In the midst of a holiday season that sprinkled warmth and joy with pandemical particulates in each of our peripheral visions…
Two friends spotted a certain bird, in a certain place.
I was up and out of my chair in one instant, hollering to JoHn that I was leaving in the next, and out the door by instant number three, tucked into a very chilly Gronk* and – well, I won’t admit to speeding – heading down the road. I soon found myself behind a car containing occupants clearly wedded to the concept of the journey being more important than the destination, and I was all kinds of “Vaminos children!”
I wasn’t culturally appropriating, I was quoting Joaquin Phoenix’s character from the movie Signs (to be fair, he may have actually been culturally appropriating but the movie was made years ago before that was really a… oh never mind).
As I came to the area where the bird was seen a mere half hour before, I tapped the brakes and slowed to a crawl. There were no other cars on the road at that point, so I had all the time in the world to scan…
The taller rocks and outcroppings near the shore.
Snowy Owls are birds of the arctic tundra.
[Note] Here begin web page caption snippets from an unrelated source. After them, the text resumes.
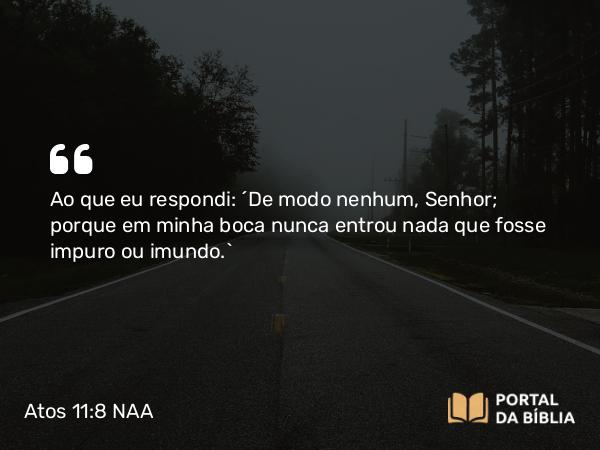 Atos 11:8 NAA - Ao que eu respondi: 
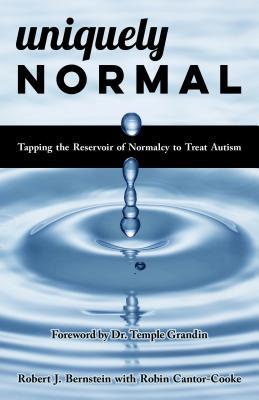 Read Uniquely Normal: Tapping The Reservoir of Normalcy To Treat Autism - Robert J. Bernstein file in PDF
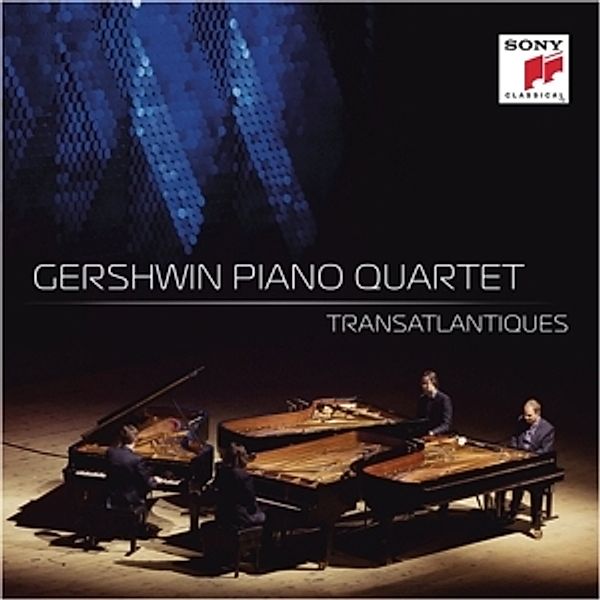 Transatlantiques, Gershwin Piano Quartet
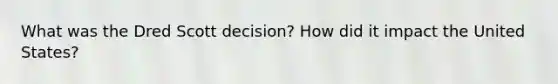 What was the Dred Scott decision? How did it impact the United States?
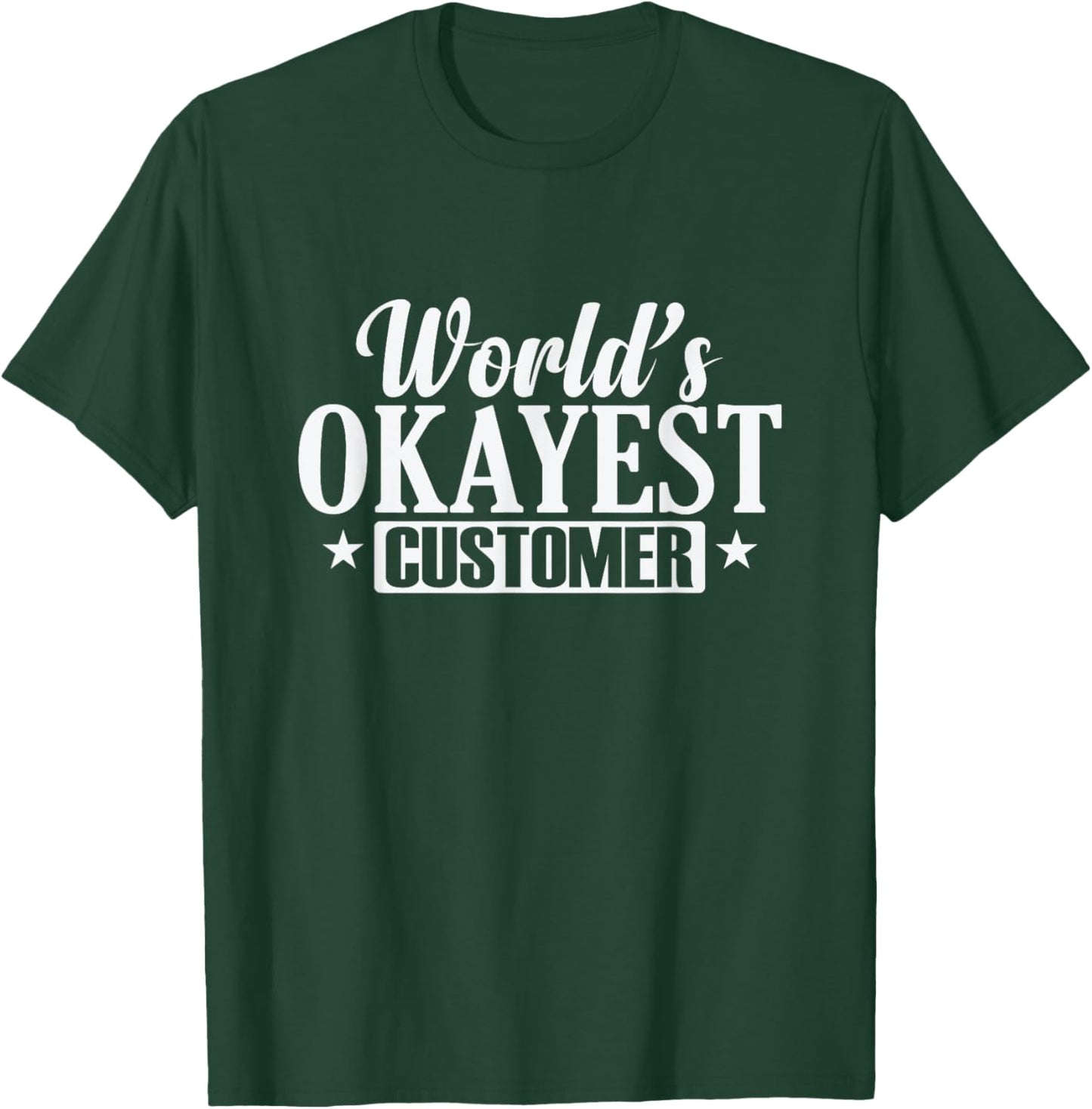 World's Okayest Customer Shopping T-Shirt - T-Shirt | Forest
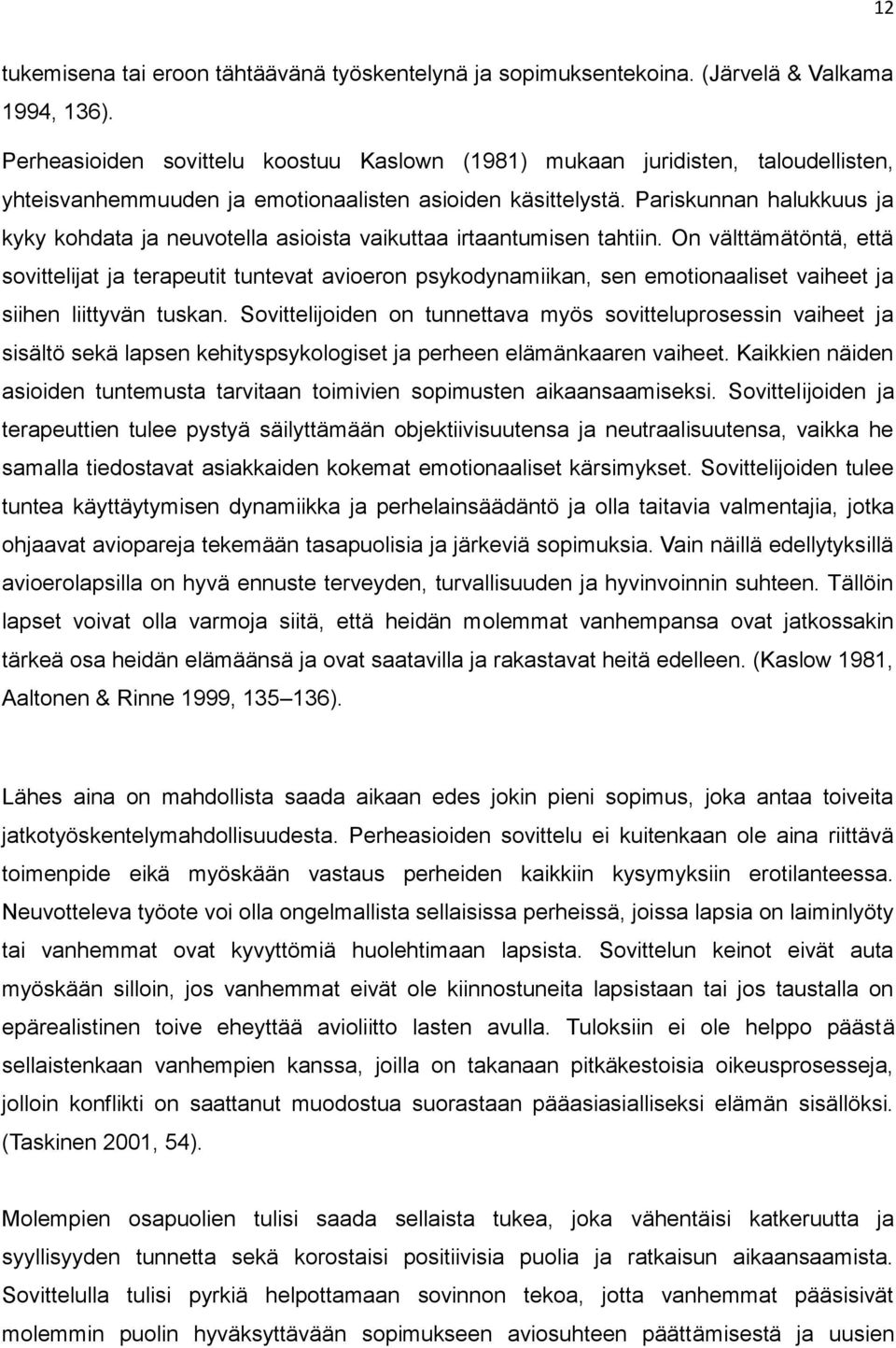 Pariskunnan halukkuus ja kyky kohdata ja neuvotella asioista vaikuttaa irtaantumisen tahtiin.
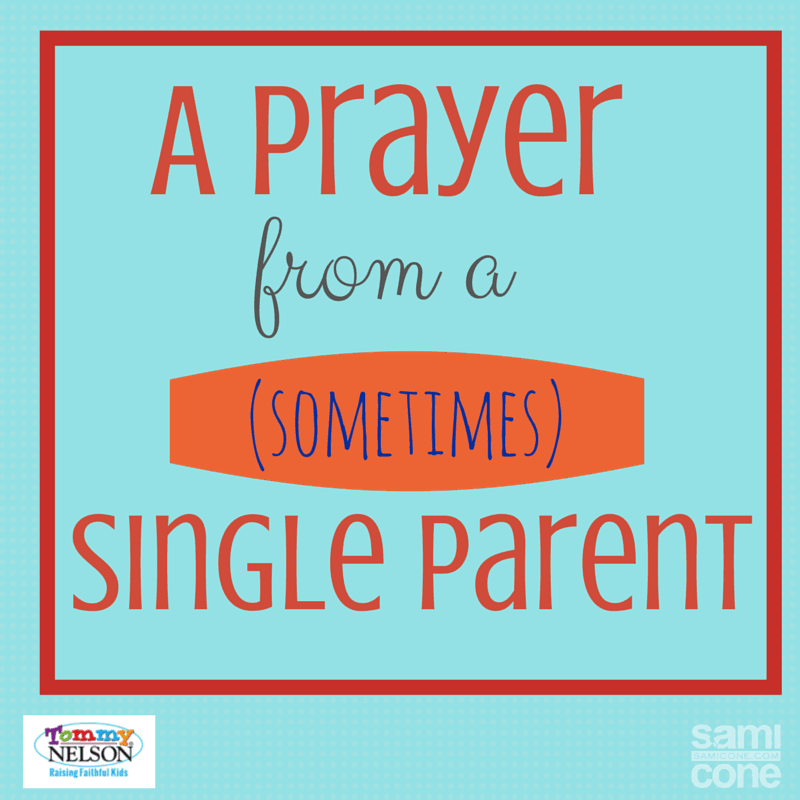 Prayer from a (sometimes) single parent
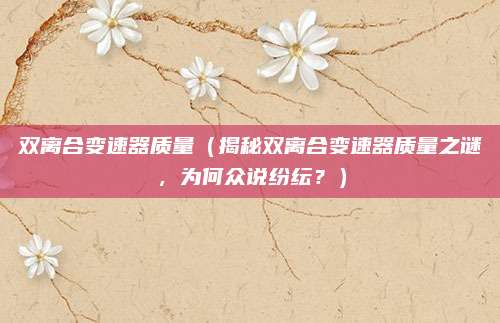 双离合变速器质量(揭秘双离合变速器质量之谜,为何众说纷纭?)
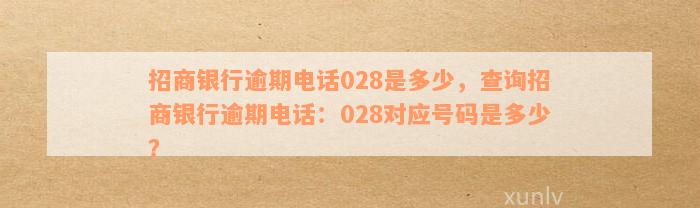 招商银行逾期电话028是多少，查询招商银行逾期电话：028对应号码是多少？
They love a high spot with a wide open view when it comes to hunting… or just to appear vastly superior to the rest of us plebs (which they do quite well).
I missed her – she is a young female – in my first pass, but I decided to turn back and, suddenly, there she was (kapow!).
I parked quietly, a distance away and eased my camera from the seat beside me, pinching the cap from my longest lens and leaving it behind.
I was quiet…
Respectful of her space, her time.
And for about twenty minutes, in the freezing cold of a late Maine afternoon by a wintry sea, I forgot about fear… and viruses… and making sense of so much that feels less understandable than usual.
I stood alone in the world with a being I never thought I’d see, free, in a place she’d chosen on her own, to live and be.
Twice, through my lens, I saw her train her gorgeous amber eyes on me, and then turn away with seeming indifference. Both times, my breath caught in my throat, and I found myself grinning at having become completely undone in the presence of true celebrity.
I made my way back to Gronk as the sun bowed and exited, inching its way back to a comfortable resting spot just behind the horizon.
Driving home, I existed within a haze of grace – the ‘courteous goodwill’ kind, not the ‘simple elegance of refinement of movement’ kind – and gratitude, yet on one thing I had clarity.
It is not lost on me that the smallest, unexpected happenings and happenstances have the power to profoundly shift our frames of mind.
Sometimes, this shift lasts for twenty minutes.
But, every so often, it lasts for… like…
Thanks for readin’ (and thanks for texting this afternoon, Alex!)
*Gronk is the name for my truck. He was named for Rob Gronkowski, the now former New England Patriot, who was both a power to be reckoned with, and a heck of a lot of fun.